Но после этого Саймон стал осторожнее, и даже если Клаас чему-то успел научиться, это не спасало его от новых и новых ударов, настигавших с самых неожиданных сторон. А ведь Саймон еще даже не начал выдыхаться. На губах у него по-прежнему играла усмешка, а сквозь стиснутые зубы он то и дело выплевывал очередное оскорбление.
Сам Клаас не проронил ни слова. Этот неумолчный болтун и насмешник, способный подражать кому угодно, теперь с трудом ковылял, а не плясал, и оступался, вместо того, чтобы ловко увертываться. От ударов по костяшкам рука распухла и почернела, на бедрах и на предплечьях почти не осталось живого места, а Саймон тем временем с презрительным видом двинулся вперед, совершил обманный выпад и обломанным концом шеста разорвал рубаху на груди у Клааса, оставляя на коже красные ссадины.
Невежа с манерами, как у девчонки, позор для своего отца…
— Прекрати это! — заявил Феликс. — Асторре, я приказываю, останови эту драку, или я сам.
Но толпа не желала, чтобы они останавливались. Конечно, всем нравился Клаас, а к шотландцу никто не испытывал теплых чувств, но когда два парня дерутся, это всегда добрая забава, даже лучше, чем на Карнавал, когда герцог выпускает на площадь слепцов, чтобы те убегали от диких свиней. «Убей его!» — закричала какая-то женщина Саймону.
— Асторре, ты слышишь, — толкнул его Юлиус. — Встань и признай поражение, ради всего святого. Или ты хочешь, чтобы этот шотландец прикончил Клааса?
Но наемник упрямо потряс бородой.
— Если бы кто-то другой не задал ему трепку, то я сам сделал бы это. Он крепкий паренек, и к тому же, он ведь защищает честь Шаретти. Вы что, хотите, чтобы говорили, будто на службе у Вдовы — одни слабаки и трусы? Что там болтал про нее этот ублюдок Лионетто?
Феликс вскинул кулак.

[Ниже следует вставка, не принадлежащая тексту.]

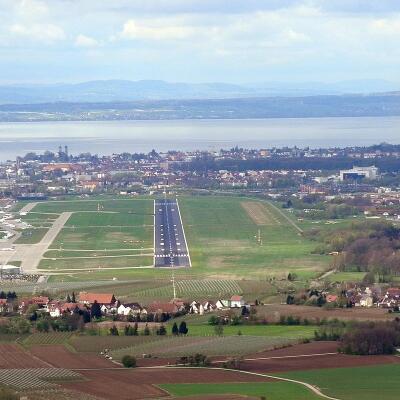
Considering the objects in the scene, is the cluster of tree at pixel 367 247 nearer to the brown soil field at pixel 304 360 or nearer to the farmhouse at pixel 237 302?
the farmhouse at pixel 237 302

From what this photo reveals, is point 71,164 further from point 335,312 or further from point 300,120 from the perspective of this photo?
point 300,120

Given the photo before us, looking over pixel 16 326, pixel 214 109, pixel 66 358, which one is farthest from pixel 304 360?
pixel 214 109

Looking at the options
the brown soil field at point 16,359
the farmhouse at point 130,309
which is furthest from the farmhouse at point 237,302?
the brown soil field at point 16,359

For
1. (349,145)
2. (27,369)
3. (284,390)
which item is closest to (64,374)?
(27,369)

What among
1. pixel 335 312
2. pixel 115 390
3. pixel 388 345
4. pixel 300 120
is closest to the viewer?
pixel 115 390

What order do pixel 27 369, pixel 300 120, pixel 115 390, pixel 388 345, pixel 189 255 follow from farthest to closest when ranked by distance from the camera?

С ужасом сообразив, что сейчас начнется драка между наемником и сыном его хозяйки, Юлиус бросился вперед и перехватил отчаянно отбивающегося юнца. Затем оба замерли и вновь обернулись к причалу.
Тяжело дышащий, избитый, с распухшим лицом, нетвердо держащийся на ногах, Клаас теперь уже даже не притворялся, будто способен изучать противника или предсказывать, откуда обрушится новый удар.

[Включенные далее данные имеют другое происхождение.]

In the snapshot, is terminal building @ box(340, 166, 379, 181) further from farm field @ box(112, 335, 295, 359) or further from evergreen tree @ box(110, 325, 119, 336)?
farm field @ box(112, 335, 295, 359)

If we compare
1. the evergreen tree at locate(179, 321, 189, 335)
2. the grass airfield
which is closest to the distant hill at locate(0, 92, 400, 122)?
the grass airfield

Он лишь слабо оборонялся, удерживая шест двумя руками, пытаясь защищать голову и тело.
Разумеется, теперь Саймон был совершенно свободен в своих действиях. Он не старался зацепить дубинку противника, дабы обезоружить его, потому что тогда драке пришел бы конец. Вместо этого, пользуясь шестом как тараном или широко размахивая им, он методично и без спешки принялся избивать своего врага.
Похоже, думать Клаас был уже не способен. Вообще, с самого начала, по мнению Юлиуса, он шевелил мозгами ничуть не больше, чем какой-нибудь ветеран из отряда Асторре, окончательно отупевший от того, что его слишком часто били по шлему.

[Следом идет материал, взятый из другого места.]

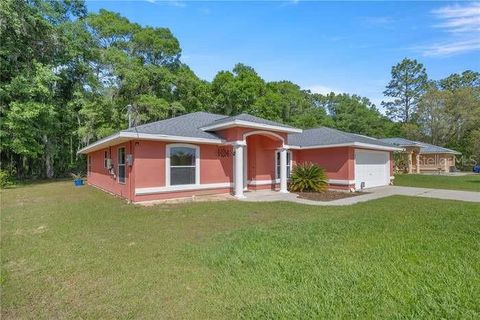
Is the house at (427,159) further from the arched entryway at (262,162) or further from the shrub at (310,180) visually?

И все же искорка мысли внезапно зародилась в голове Клааса. Он дождался того момента, когда после серии скользящих ударов Саймон перехватил шест обеими руками, в точности, как он сам, и изготовился для новой атаки. Клаас почти ничем не выдал, что он намерен предпринять, лишь взгляд на миг сместился куда-то вбок, и вельможа с усмешкой тут же метнулся в этом направлении.
Даже теперь он явно не мог поверить, что этот взгляд был всего лишь обманом. Однако Клаас вдруг очутился совсем с другой стороны и не только по-прежнему сжимал в руках свой шест, но и давил на противника изо всех оставшихся сил, с отчаянием обреченного.
У него не было возможности увильнуть. Клаас подошел вплотную, столкнувшись дубинкой с шестом Саймона и по инерции шотландец отскочил назад, сперва на пару шагов, а затем уже медленнее, был вынужден отступить чуть дальше. Он отступал, потому что единственное преимущество подмастерья было в весе, и теперь, впервые за все время, у Саймона не было вообще никаких преимуществ.
Зрители затаили дыхание. Асторре что-то проворчал Феликс и Юлиус по-прежнему держали друг друга, а на краю причала в окружении своих приятелей, громко ругался Лионетто.